- What you need to do -
Report each line of the data that contains the string "family".

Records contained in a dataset
——————

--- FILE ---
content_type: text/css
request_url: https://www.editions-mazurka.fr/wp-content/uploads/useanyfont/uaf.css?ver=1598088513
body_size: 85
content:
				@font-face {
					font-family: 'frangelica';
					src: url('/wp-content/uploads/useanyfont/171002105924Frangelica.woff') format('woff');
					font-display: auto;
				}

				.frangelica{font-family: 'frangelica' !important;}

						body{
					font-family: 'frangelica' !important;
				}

——————

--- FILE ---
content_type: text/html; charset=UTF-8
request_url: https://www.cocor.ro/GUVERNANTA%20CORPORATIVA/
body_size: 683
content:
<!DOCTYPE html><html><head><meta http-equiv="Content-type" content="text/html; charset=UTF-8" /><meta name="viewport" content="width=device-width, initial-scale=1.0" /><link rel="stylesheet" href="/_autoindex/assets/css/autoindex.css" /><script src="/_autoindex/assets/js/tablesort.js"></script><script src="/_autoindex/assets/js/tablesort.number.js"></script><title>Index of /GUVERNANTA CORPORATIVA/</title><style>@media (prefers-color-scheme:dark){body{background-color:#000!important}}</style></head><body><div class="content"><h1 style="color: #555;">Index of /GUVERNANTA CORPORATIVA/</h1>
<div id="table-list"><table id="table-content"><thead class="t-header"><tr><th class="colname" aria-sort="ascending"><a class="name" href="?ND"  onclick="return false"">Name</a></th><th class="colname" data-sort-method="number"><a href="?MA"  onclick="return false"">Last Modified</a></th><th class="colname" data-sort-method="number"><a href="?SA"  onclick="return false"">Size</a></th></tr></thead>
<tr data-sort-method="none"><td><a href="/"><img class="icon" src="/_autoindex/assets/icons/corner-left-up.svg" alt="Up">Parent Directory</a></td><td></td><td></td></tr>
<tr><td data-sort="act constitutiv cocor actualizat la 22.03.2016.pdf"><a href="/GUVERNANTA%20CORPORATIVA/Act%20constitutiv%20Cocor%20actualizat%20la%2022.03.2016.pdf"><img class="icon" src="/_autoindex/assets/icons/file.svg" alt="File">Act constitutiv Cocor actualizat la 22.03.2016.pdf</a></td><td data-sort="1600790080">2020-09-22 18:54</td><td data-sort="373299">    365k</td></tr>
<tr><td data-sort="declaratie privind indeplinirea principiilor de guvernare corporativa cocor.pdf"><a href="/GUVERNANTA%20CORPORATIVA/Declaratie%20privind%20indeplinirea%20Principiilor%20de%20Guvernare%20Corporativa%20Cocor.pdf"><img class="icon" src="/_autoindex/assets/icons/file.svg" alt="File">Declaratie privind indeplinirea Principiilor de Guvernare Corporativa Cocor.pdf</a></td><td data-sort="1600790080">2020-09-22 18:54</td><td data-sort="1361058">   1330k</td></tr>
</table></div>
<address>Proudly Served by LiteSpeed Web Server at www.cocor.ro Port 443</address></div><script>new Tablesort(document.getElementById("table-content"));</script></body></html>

——————

- Task answer -
					font-family: 'frangelica';
				.frangelica{font-family: 'frangelica' !important;}
					font-family: 'frangelica' !important;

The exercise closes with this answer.